LGOdream wrote:

A car dealer has 40 cars, each of which is white, red, or blue in color, and large, middle, or small in model. How many white large cars does he have?

(1) All the red and blue cars are either middle or small, and make a total of 19.

(2) The number of large cars is more than the number of the middle and small cars combined.

Correct answer appears to be C but I can't see how.

If all red and blue cars are either middle or small and make a total of 19, that means that all large cars are white, but there could be middle or small white cars also as far as I understand.

If the number of large cars is more than the number of the middle and small cars combined, it means than large cars could be either 20 (L + M/S) or 21 (L).

So far, I'd say E.

Any insight?

So there can be total nine kinds of cars - White large, White middle, White small, Red large,... and so on. Lets name these nine kinds of cars as WL, WM, WS, RL, RM, RS, BL, BM, BS respectively. We need to find the value of WL.

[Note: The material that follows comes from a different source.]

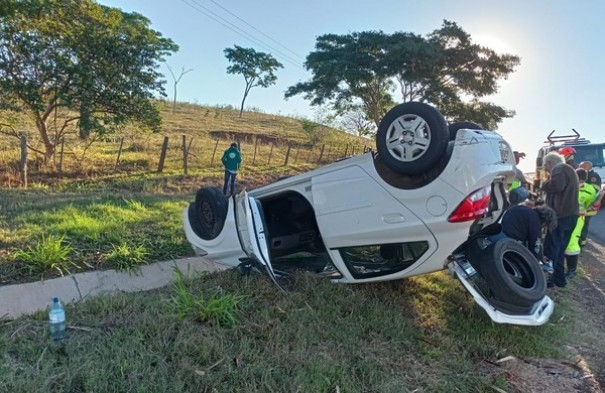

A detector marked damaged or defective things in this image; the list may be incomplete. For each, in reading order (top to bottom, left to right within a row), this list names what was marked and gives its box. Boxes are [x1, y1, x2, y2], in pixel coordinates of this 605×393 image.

overturned white car [183, 101, 552, 324]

(1) RL=BL=0, and sum RM + RS + BL + BS = 19. This means WL + WM + WS = 40-19 = 21. So white cars in total are 21, but out of which we cant say how many will be large. So

Insufficient.

(2) Large cars > middle and small combined. But this tells us nothing about White or White large cars.

Insufficient.

Combining the two statements, WL + WM + WS = 21. Now only large cars are white cars. Middle and small cars of red/blue colors are 19. Even if we have one more middle or small car, i.e., if WM + WS = 1, then total middle/small cars combined would be 20. And in that case WL = 20 too. Here number of large cars will become equal to number of middle/small cars, and would thus violate statement 2 (large cars have to be more than middle/small combined). So the only way for statement 2 to hold true is if WM + WS = 0, thus WL = 21. White large cars are 21 in number.

Sufficient.

Hence

C answer